-- QUOTED TEXT --
Last week, in Connecticut Fine Wine and Spirits LLC v. Seagull, the US Court of Appeals for the Second Circuit affirmed a lower court’s motion to dismiss a lawsuit from Total Wine & More challenging parts of Connecticut’s Liquor Control Act and related regulations. Though the decision represents a victory for state alcohol regulatory regimes, the Second Circuit’s ruling was decided on the basis of established antitrust law and did not raise or rely on state regulatory authority under the 21st Amendment. Nonetheless, state alcoholic beverages regulators will embrace the court’s ruling.

In Connecticut Fine Wine, Total Wine challenged three sets of provisions in Connecticut’s alcohol laws. First, Total Wine challenged “post-and-hold” provisions. Under the post-and-hold provisions, state-licensed wholesalers are required to post a “bottle price” and “case price” each month with the Connecticut Department of Consumer Protection. Those prices are then made available to industry participants. During the four days after prices are posted, wholesalers may “amend” their posted prices to match—but not drop below—lower prices offered by competitors. Wholesalers are then obligated to “hold” their prices for a month.

-- STATED PROBLEM --
Please state how long wholesalers must hold their prices, according to the article on the Second Circuit ruling. The items come from a separate source.

-- Stored items --
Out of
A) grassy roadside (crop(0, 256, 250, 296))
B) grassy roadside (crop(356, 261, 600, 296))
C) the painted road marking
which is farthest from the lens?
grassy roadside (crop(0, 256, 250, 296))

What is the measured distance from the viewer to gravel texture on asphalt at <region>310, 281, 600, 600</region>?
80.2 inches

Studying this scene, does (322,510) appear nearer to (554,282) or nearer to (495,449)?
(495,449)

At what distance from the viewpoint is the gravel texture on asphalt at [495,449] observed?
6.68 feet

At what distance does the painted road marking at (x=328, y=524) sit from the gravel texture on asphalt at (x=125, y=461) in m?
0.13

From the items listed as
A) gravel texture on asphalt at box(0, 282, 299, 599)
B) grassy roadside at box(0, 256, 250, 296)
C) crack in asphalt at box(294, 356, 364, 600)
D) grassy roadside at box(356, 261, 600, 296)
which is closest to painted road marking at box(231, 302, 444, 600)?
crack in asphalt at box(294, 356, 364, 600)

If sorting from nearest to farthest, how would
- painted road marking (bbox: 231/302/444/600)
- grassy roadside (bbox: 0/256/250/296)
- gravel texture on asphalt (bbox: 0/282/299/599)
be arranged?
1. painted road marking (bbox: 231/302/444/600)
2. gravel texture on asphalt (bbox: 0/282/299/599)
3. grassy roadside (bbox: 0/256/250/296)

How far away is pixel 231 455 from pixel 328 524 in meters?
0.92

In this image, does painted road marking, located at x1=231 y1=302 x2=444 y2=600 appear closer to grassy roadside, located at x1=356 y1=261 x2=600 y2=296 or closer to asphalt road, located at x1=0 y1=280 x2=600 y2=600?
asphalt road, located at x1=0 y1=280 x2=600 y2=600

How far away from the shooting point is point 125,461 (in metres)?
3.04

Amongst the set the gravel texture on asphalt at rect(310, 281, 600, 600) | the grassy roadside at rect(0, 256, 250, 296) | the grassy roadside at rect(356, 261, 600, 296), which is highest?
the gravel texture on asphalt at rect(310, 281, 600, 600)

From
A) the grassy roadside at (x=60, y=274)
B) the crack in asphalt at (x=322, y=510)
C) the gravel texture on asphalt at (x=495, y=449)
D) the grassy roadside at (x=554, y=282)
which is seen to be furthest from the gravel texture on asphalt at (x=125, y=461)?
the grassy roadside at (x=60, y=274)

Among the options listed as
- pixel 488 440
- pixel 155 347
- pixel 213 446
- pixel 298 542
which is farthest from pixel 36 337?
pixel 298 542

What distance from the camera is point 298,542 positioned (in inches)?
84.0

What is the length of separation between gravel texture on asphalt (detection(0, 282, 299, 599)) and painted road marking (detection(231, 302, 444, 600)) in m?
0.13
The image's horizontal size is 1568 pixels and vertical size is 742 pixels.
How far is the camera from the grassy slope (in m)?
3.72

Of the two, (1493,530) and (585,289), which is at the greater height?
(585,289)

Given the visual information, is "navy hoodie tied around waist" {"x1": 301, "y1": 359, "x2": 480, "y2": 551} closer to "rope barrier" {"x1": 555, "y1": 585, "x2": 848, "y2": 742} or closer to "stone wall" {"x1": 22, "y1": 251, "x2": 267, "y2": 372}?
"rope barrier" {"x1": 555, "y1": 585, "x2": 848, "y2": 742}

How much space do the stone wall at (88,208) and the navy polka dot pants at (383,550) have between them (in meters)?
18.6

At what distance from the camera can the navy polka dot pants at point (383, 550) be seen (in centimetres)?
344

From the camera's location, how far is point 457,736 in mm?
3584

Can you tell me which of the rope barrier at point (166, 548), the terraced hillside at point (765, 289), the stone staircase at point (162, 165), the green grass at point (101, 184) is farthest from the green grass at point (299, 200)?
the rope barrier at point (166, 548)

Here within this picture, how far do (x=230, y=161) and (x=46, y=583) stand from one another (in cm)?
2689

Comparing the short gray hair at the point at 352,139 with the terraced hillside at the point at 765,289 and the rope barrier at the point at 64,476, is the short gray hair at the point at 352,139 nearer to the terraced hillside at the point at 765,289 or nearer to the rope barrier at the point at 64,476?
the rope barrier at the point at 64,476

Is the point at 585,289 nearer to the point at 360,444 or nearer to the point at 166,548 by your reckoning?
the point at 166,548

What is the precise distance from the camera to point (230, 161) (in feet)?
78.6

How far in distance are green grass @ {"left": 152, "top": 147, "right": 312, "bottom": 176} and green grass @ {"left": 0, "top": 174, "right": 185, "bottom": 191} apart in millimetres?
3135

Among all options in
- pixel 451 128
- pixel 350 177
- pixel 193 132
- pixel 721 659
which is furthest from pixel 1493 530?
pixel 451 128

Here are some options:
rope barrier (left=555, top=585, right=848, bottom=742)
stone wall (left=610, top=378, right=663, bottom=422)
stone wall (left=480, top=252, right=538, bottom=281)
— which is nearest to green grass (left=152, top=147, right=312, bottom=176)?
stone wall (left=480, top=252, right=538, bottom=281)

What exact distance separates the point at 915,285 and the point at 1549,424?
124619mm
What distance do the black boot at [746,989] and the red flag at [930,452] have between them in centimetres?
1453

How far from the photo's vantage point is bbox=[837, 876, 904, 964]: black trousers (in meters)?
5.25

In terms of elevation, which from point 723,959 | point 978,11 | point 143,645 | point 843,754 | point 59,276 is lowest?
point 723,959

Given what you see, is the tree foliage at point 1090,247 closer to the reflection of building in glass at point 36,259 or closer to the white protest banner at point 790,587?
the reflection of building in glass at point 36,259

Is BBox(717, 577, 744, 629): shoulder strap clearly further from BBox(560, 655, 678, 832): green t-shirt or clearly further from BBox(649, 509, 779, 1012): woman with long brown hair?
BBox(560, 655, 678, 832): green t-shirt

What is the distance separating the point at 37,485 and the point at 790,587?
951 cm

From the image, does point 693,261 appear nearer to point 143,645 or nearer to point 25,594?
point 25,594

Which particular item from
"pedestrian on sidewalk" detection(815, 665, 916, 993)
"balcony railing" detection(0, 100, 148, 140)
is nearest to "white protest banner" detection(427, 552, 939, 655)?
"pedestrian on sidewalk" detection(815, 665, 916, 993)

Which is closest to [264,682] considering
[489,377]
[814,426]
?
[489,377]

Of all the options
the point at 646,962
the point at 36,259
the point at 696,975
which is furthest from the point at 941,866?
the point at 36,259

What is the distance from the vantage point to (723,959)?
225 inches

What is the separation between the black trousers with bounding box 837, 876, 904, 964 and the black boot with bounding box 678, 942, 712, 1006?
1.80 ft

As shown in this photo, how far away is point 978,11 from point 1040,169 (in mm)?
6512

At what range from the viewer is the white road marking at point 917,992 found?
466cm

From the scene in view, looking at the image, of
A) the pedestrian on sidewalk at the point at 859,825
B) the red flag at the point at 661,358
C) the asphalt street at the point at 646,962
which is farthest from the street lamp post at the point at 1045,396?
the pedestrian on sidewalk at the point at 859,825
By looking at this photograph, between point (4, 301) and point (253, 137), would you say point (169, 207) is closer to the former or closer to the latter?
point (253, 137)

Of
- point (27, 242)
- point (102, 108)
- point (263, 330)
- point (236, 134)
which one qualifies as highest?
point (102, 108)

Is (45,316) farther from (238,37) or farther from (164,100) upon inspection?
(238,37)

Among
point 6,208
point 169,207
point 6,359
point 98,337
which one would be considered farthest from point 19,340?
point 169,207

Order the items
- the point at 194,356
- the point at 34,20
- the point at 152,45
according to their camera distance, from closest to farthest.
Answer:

-- ANSWER TO THIS EXERCISE --
For a month.